[BEGIN Source extract]

Anyone know a good opthalmologist?

Staring at this dress produces retina burn so hideous and complex, you'll be seeing it three days later.

The pattern is clearly an artistic representation of Hades, the primrose path   along the shoulder and hem leading the damned to the seventh circle of hell somewhere amidships.

At all events God's judgement should be visited upon the designer.  And the sooner the better, before they perpetrate another monstrous act of villainy upon the poor shopper.

Topshop, £80 for a formless polyester frump-a-thon.  It's even got a pussy-bow at the neck, just in case it wasn't dowdy enough.

Wednesday 21 September 2011

'Sheer feather knit' description: why yes, there *is* a Spoonerism available with this garment

This, somewhat improbably, is a skirt.  Its uncanny similarity to a dishcloth (99p for pack of ten, B&M's) need not disconcert the true fashionista, but the elasticated waistband and unreliable hemming certainly ought to.

Urban Outfitters retail this for £40, presumably to people who don't mind going out dressed in fourteen yards of crepe bandage.

This looks about as friendly and comfortable as a cheese grater

Just trying the thing on will leave you with raw knuckles. And something in a colour this dejected will probably have you finding a suitable vein anyway.

[END Source extract]

→ **Objective A**: Show each line of the records that includes the word "items".

[BEGIN Material provided]

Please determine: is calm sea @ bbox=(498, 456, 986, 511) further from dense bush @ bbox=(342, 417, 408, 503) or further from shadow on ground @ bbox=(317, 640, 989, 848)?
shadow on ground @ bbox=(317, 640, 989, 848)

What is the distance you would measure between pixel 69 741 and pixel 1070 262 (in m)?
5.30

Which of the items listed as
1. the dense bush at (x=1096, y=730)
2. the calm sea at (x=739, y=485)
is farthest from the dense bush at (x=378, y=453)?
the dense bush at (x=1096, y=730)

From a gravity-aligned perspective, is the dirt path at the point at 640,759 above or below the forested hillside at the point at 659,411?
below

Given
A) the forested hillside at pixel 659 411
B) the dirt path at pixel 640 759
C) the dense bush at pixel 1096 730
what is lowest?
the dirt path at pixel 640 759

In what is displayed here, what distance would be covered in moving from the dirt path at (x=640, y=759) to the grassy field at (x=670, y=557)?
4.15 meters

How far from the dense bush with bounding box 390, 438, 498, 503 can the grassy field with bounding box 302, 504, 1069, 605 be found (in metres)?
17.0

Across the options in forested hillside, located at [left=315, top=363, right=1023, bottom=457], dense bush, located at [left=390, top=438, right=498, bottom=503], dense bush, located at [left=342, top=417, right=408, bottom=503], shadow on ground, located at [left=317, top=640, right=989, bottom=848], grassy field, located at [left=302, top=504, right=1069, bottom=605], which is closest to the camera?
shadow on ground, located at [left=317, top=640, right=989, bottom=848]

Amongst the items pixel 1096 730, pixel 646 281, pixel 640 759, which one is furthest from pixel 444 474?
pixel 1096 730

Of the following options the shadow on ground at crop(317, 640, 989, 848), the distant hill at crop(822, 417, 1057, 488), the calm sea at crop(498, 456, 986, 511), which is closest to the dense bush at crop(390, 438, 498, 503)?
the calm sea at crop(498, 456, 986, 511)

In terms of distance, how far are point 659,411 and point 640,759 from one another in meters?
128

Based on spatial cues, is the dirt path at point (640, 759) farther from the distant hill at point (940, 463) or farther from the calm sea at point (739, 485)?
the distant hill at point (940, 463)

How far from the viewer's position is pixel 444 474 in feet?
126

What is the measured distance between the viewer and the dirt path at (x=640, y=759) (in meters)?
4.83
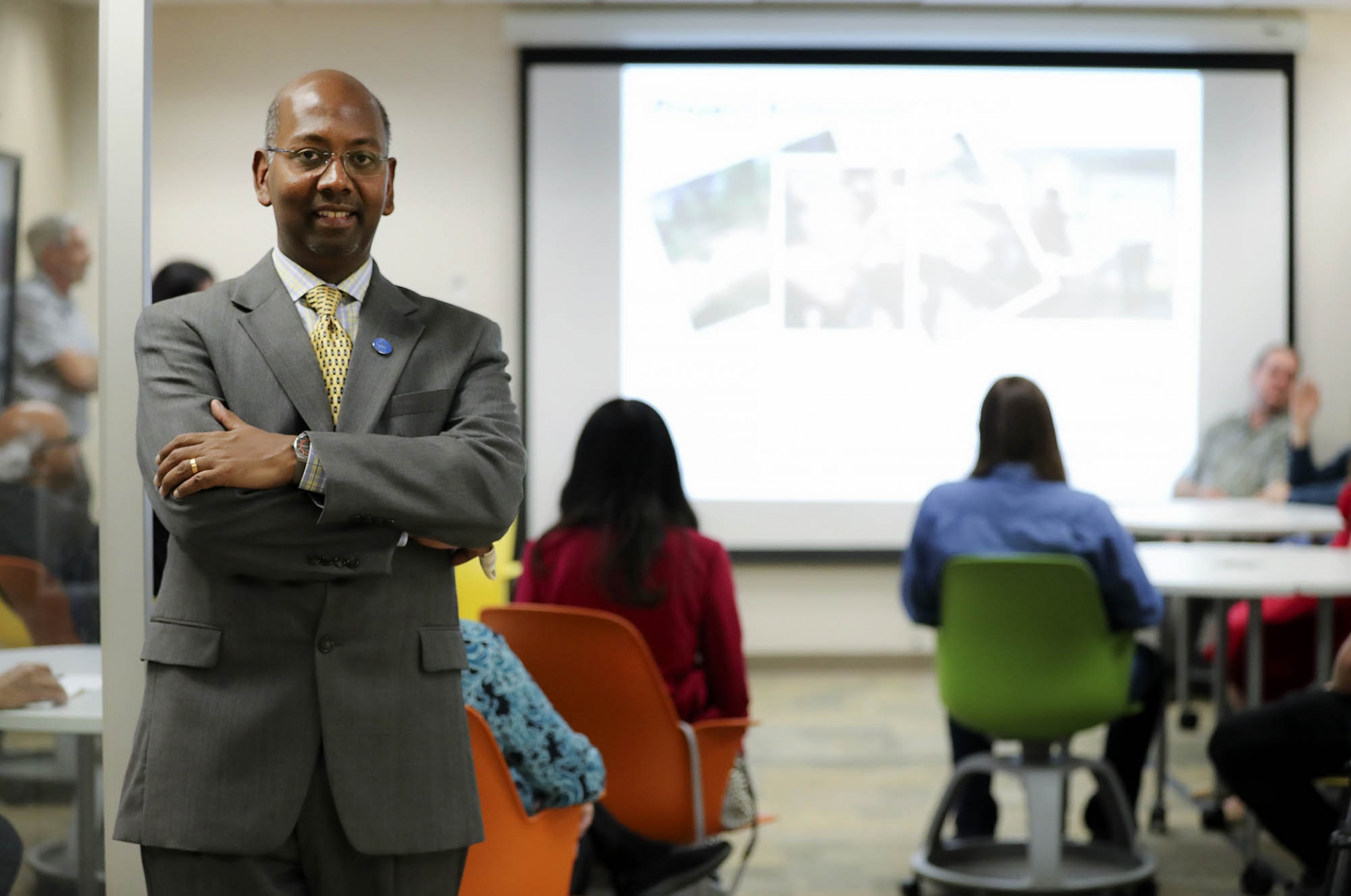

[END Material provided]

→ **Objective B**: In the fashion critique, what price does Urban Outfitters charge for the skirt?

→ **Exercise answer A**:
Which of the items listed as
Amongst the items pixel 1096 730, pixel 646 281, pixel 640 759, which one is furthest from pixel 444 474?

→ **Exercise answer B**: £40